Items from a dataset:
■ ■ ■ ■ ■ ■ ■
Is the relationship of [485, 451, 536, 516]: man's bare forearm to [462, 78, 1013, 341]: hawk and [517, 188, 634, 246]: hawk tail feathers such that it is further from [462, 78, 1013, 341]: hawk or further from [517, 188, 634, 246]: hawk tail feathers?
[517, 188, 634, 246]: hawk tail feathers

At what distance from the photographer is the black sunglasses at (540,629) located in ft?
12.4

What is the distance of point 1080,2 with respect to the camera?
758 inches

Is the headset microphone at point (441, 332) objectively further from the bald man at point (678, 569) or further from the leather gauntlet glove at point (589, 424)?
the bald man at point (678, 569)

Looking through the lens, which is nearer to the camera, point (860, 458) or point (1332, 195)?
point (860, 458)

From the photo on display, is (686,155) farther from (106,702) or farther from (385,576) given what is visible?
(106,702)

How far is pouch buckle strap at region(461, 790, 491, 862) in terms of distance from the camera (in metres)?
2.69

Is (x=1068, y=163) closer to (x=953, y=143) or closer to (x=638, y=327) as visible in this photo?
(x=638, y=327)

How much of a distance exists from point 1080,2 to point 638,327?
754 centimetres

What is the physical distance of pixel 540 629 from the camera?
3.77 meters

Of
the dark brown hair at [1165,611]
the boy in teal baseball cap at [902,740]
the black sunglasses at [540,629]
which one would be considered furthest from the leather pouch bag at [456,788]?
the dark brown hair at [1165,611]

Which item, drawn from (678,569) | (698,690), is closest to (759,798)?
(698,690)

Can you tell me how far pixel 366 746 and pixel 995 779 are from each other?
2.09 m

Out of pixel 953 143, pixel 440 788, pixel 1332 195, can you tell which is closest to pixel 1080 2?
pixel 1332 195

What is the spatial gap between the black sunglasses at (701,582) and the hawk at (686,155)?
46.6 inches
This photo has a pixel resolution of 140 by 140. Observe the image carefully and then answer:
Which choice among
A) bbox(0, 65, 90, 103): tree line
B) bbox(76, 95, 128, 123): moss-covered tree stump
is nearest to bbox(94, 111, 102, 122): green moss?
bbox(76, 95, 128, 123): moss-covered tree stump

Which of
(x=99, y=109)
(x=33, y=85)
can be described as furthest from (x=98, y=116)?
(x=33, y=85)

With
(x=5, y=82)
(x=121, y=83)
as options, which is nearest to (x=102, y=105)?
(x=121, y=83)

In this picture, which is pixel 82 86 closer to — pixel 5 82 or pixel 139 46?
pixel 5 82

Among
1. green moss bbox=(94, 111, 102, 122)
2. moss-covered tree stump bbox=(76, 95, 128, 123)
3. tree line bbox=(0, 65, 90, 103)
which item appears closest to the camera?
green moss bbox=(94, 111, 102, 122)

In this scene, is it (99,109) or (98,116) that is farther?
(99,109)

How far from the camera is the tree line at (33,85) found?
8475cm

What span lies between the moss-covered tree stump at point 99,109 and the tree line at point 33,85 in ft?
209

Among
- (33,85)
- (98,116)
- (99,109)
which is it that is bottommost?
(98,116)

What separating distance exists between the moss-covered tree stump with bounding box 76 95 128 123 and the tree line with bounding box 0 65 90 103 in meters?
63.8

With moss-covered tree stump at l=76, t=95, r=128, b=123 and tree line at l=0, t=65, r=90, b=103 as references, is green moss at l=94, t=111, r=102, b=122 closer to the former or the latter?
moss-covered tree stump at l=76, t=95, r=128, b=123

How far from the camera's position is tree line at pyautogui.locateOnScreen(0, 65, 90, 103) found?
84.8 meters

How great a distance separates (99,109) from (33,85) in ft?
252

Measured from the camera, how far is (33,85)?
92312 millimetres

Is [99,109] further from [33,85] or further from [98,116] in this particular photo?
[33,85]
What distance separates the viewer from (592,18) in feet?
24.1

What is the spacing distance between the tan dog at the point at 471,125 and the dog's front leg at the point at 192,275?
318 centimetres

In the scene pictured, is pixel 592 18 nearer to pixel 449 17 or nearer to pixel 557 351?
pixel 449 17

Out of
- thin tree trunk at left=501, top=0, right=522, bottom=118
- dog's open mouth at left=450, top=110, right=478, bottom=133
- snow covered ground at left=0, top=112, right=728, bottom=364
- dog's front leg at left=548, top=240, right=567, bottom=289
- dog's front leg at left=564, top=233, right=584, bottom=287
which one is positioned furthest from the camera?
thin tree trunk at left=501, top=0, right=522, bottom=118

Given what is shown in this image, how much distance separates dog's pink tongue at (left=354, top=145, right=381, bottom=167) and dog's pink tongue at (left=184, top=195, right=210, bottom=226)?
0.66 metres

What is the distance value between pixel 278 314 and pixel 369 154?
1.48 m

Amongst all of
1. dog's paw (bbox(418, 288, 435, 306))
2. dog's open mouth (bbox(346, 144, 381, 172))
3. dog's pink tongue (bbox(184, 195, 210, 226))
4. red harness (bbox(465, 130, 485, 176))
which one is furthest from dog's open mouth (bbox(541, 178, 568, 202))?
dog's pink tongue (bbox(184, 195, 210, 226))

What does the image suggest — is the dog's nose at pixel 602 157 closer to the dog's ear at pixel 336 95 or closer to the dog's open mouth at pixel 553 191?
■ ■ ■ ■ ■ ■ ■
GOAL OF THE EXERCISE: Reproduce the data above verbatim, line for line.

WRITTEN RESPONSE:
Is the relationship of [485, 451, 536, 516]: man's bare forearm to [462, 78, 1013, 341]: hawk and [517, 188, 634, 246]: hawk tail feathers such that it is further from [462, 78, 1013, 341]: hawk or further from [517, 188, 634, 246]: hawk tail feathers?
[517, 188, 634, 246]: hawk tail feathers

At what distance from the photographer is the black sunglasses at (540,629) located in ft?
12.4

What is the distance of point 1080,2 with respect to the camera?
758 inches

Is the headset microphone at point (441, 332) objectively further from the bald man at point (678, 569) or further from the leather gauntlet glove at point (589, 424)?
the bald man at point (678, 569)

Looking through the lens, which is nearer to the camera, point (860, 458) or point (1332, 195)?
point (860, 458)

From the photo on display, is (686,155) farther from (106,702) or farther from (385,576) given what is visible?
(106,702)

How far is pouch buckle strap at region(461, 790, 491, 862) in terms of distance from the camera (in metres)?
2.69

Is (x=1068, y=163) closer to (x=953, y=143) or closer to (x=638, y=327) as visible in this photo?
(x=638, y=327)

How much of a distance exists from point 1080,2 to point 638,327?
754 centimetres

What is the physical distance of pixel 540 629 from the camera?
3.77 meters

Of
the dark brown hair at [1165,611]
the boy in teal baseball cap at [902,740]
the black sunglasses at [540,629]
which one would be considered furthest from the leather pouch bag at [456,788]?
the dark brown hair at [1165,611]

Which item, drawn from (678,569) | (698,690), is closest to (759,798)?
(698,690)

Can you tell me how far pixel 366 746 and pixel 995 779 are from each other?
2.09 m

Out of pixel 953 143, pixel 440 788, pixel 1332 195, can you tell which is closest to pixel 1080 2?
pixel 1332 195

What is the spatial gap between the black sunglasses at (701,582) and the hawk at (686,155)?
46.6 inches
This photo has a pixel resolution of 140 by 140. Observe the image carefully and then answer:
Which choice among
A) bbox(0, 65, 90, 103): tree line
B) bbox(76, 95, 128, 123): moss-covered tree stump
is nearest to bbox(94, 111, 102, 122): green moss?
bbox(76, 95, 128, 123): moss-covered tree stump

Which of
(x=99, y=109)
(x=33, y=85)
can be described as furthest from (x=98, y=116)?
(x=33, y=85)

With
(x=5, y=82)
(x=121, y=83)
as options, which is nearest to (x=102, y=105)?
(x=121, y=83)

In this picture, which is pixel 82 86 closer to — pixel 5 82 or pixel 139 46?
pixel 5 82

Among
1. green moss bbox=(94, 111, 102, 122)
2. moss-covered tree stump bbox=(76, 95, 128, 123)
3. tree line bbox=(0, 65, 90, 103)
which item appears closest to the camera?
green moss bbox=(94, 111, 102, 122)

In this scene, is it (99,109) or (98,116) that is farther?
(99,109)

How far from the camera is the tree line at (33,85) found?
8475cm

What span lies between the moss-covered tree stump at point 99,109 and the tree line at point 33,85 in ft?
209

Among
- (33,85)
- (98,116)
- (99,109)
which is it that is bottommost?
(98,116)

What separating distance exists between the moss-covered tree stump with bounding box 76 95 128 123 and the tree line with bounding box 0 65 90 103 in meters?
63.8

With moss-covered tree stump at l=76, t=95, r=128, b=123 and tree line at l=0, t=65, r=90, b=103 as references, is green moss at l=94, t=111, r=102, b=122 closer to the former or the latter?
moss-covered tree stump at l=76, t=95, r=128, b=123

How far from the camera's position is tree line at pyautogui.locateOnScreen(0, 65, 90, 103) found?
84.8 meters

How great a distance separates (99,109) from (33,85) in ft?
252

Measured from the camera, how far is (33,85)?
92312 millimetres

Is [99,109] further from [33,85] or further from [98,116] in this particular photo?
[33,85]
What distance separates the viewer from (592,18) in feet?
24.1

What is the spacing distance between the tan dog at the point at 471,125 and the dog's front leg at the point at 192,275?
318 centimetres

In the scene pictured, is pixel 592 18 nearer to pixel 449 17 or nearer to pixel 557 351?
pixel 449 17

Out of
- thin tree trunk at left=501, top=0, right=522, bottom=118
- dog's open mouth at left=450, top=110, right=478, bottom=133
- snow covered ground at left=0, top=112, right=728, bottom=364
- dog's front leg at left=548, top=240, right=567, bottom=289
- dog's front leg at left=564, top=233, right=584, bottom=287
which one is positioned furthest from the camera?
thin tree trunk at left=501, top=0, right=522, bottom=118

Given what is shown in this image, how much distance separates dog's pink tongue at (left=354, top=145, right=381, bottom=167) and dog's pink tongue at (left=184, top=195, right=210, bottom=226)?
0.66 metres

What is the distance value between pixel 278 314 and pixel 369 154?
1.48 m

Amongst all of
1. dog's paw (bbox(418, 288, 435, 306))
2. dog's open mouth (bbox(346, 144, 381, 172))
3. dog's pink tongue (bbox(184, 195, 210, 226))
4. red harness (bbox(465, 130, 485, 176))
which one is furthest from dog's open mouth (bbox(541, 178, 568, 202))?
dog's pink tongue (bbox(184, 195, 210, 226))

What does the image suggest — is the dog's nose at pixel 602 157 closer to the dog's ear at pixel 336 95 or closer to the dog's open mouth at pixel 553 191?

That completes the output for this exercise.